Short exercise:
Present the following entries again, word for word and in full.
>>
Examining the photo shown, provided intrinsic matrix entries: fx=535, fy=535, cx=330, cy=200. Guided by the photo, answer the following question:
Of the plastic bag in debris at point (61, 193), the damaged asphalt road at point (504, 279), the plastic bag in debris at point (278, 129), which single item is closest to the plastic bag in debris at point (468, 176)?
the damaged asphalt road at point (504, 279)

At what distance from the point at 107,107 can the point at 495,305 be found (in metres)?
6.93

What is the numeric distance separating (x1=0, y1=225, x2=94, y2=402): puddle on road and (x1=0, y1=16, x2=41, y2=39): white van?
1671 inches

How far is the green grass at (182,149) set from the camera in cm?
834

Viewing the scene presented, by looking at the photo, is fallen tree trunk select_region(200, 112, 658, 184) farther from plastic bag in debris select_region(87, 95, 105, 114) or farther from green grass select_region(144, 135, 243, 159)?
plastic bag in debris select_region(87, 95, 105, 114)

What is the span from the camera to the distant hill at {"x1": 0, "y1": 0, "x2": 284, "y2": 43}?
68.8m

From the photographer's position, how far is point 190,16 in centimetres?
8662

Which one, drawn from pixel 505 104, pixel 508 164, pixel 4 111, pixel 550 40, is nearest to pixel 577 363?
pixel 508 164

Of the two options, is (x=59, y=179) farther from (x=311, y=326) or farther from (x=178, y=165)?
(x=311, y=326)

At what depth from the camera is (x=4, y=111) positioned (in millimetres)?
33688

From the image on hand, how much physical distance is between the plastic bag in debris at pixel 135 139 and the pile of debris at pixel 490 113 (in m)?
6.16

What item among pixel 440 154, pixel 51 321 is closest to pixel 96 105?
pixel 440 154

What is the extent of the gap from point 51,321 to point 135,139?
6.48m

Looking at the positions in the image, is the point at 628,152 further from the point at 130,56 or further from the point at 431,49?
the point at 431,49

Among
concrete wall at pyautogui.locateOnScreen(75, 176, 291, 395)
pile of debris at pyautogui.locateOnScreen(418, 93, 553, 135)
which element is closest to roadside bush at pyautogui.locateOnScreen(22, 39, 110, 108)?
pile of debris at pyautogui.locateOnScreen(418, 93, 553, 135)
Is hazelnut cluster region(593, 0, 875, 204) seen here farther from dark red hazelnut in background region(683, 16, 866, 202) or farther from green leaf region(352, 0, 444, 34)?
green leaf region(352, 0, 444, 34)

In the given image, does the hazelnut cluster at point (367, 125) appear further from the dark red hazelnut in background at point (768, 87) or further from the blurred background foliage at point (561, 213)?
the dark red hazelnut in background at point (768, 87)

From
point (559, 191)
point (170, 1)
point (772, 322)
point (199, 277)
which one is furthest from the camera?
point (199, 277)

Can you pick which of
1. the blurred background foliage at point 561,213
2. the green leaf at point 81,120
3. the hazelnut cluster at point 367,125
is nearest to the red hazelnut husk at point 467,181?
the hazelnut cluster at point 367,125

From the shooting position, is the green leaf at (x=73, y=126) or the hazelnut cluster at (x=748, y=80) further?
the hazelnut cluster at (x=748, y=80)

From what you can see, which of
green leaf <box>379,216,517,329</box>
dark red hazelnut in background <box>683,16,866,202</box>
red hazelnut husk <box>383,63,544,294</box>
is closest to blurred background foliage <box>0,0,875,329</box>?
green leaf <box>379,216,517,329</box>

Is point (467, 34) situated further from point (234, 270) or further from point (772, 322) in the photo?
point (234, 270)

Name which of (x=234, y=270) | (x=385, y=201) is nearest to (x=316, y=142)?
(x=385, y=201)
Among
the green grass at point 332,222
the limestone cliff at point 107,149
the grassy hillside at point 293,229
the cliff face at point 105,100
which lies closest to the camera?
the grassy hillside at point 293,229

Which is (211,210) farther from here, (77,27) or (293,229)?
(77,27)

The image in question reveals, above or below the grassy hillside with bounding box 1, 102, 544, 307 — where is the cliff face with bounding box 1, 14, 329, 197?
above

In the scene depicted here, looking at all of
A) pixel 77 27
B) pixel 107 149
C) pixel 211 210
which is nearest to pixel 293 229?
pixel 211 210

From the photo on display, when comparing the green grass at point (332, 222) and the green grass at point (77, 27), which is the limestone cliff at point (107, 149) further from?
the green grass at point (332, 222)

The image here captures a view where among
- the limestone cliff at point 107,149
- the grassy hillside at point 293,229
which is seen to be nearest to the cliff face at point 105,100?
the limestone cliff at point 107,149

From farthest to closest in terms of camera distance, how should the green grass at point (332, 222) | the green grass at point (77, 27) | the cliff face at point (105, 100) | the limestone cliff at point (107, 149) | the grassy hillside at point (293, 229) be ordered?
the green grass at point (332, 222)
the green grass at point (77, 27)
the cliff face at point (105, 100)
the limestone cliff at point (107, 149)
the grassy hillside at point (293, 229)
<<
Response to the exercise:
Examining the photo shown, provided intrinsic matrix entries: fx=535, fy=535, cx=330, cy=200. Guided by the photo, answer the following question:
Of the plastic bag in debris at point (61, 193), the damaged asphalt road at point (504, 279), the plastic bag in debris at point (278, 129), which single item is closest to the plastic bag in debris at point (468, 176)?
the damaged asphalt road at point (504, 279)

At what distance from the point at 107,107 can the point at 495,305 be found (in metres)?
6.93

What is the numeric distance separating (x1=0, y1=225, x2=94, y2=402): puddle on road and (x1=0, y1=16, x2=41, y2=39): white van?
1671 inches

How far is the green grass at (182,149) set from the camera in cm?
834

Viewing the scene presented, by looking at the photo, is fallen tree trunk select_region(200, 112, 658, 184) farther from plastic bag in debris select_region(87, 95, 105, 114) or farther from green grass select_region(144, 135, 243, 159)?
plastic bag in debris select_region(87, 95, 105, 114)

What is the span from the camera to the distant hill at {"x1": 0, "y1": 0, "x2": 284, "y2": 43}?
68.8m

From the photographer's position, how far is point 190,16 in centimetres?
8662

Which one, drawn from pixel 505 104, pixel 508 164, pixel 4 111, pixel 550 40, is nearest to pixel 577 363?
pixel 508 164

Of the two options, is (x=59, y=179) farther from (x=311, y=326) or farther from (x=178, y=165)?
(x=311, y=326)

At what depth from the camera is (x=4, y=111) positioned (in millimetres)?
33688

From the image on hand, how much physical distance is between the plastic bag in debris at pixel 135 139 and the pile of debris at pixel 490 113 (in m)?
6.16

What item among pixel 440 154, pixel 51 321 is closest to pixel 96 105?
pixel 440 154

What is the extent of the gap from point 51,321 to point 135,139?
6.48m

Looking at the positions in the image, is the point at 628,152 further from the point at 130,56 or further from the point at 431,49?
the point at 431,49

Among
concrete wall at pyautogui.locateOnScreen(75, 176, 291, 395)
pile of debris at pyautogui.locateOnScreen(418, 93, 553, 135)
which element is closest to roadside bush at pyautogui.locateOnScreen(22, 39, 110, 108)?
pile of debris at pyautogui.locateOnScreen(418, 93, 553, 135)
Is hazelnut cluster region(593, 0, 875, 204) seen here farther from dark red hazelnut in background region(683, 16, 866, 202) or farther from green leaf region(352, 0, 444, 34)?
green leaf region(352, 0, 444, 34)

In the given image, does the hazelnut cluster at point (367, 125) appear further from the dark red hazelnut in background at point (768, 87) or further from the blurred background foliage at point (561, 213)?
the dark red hazelnut in background at point (768, 87)

From
point (559, 191)
point (170, 1)
point (772, 322)
point (199, 277)
which one is furthest from the camera?
point (199, 277)

Can you pick which of
1. the blurred background foliage at point 561,213
2. the green leaf at point 81,120
3. the hazelnut cluster at point 367,125
is nearest to the red hazelnut husk at point 467,181?
the hazelnut cluster at point 367,125

From the shooting position, is the green leaf at (x=73, y=126) or the hazelnut cluster at (x=748, y=80) further?
the hazelnut cluster at (x=748, y=80)

From what you can see, which of
green leaf <box>379,216,517,329</box>
dark red hazelnut in background <box>683,16,866,202</box>
red hazelnut husk <box>383,63,544,294</box>
is closest to blurred background foliage <box>0,0,875,329</box>?
green leaf <box>379,216,517,329</box>

Is point (467, 34) situated further from point (234, 270) or further from point (772, 322) in the photo?
point (234, 270)

Name which of (x=234, y=270) | (x=385, y=201) is nearest to (x=316, y=142)?
(x=385, y=201)
Among
the green grass at point 332,222
the limestone cliff at point 107,149
the grassy hillside at point 293,229
the cliff face at point 105,100
which lies closest to the camera?
the grassy hillside at point 293,229

Which is (211,210) farther from here, (77,27) or (293,229)?
(77,27)

The image in question reveals, above or below the grassy hillside with bounding box 1, 102, 544, 307 — where is the cliff face with bounding box 1, 14, 329, 197?
above

In the scene depicted here, looking at all of
A) pixel 77 27
B) pixel 107 149
C) pixel 211 210
which is nearest to pixel 293 229?
pixel 211 210

From the photo on display, when comparing the green grass at point (332, 222) and the green grass at point (77, 27), which is the limestone cliff at point (107, 149) further from?
the green grass at point (332, 222)

The image here captures a view where among
- the limestone cliff at point 107,149
- the grassy hillside at point 293,229
which is seen to be nearest to the cliff face at point 105,100?
the limestone cliff at point 107,149

From farthest to closest in terms of camera distance, how should the green grass at point (332, 222) | the green grass at point (77, 27) | the cliff face at point (105, 100) | the limestone cliff at point (107, 149) | the grassy hillside at point (293, 229) be ordered?
the green grass at point (332, 222)
the green grass at point (77, 27)
the cliff face at point (105, 100)
the limestone cliff at point (107, 149)
the grassy hillside at point (293, 229)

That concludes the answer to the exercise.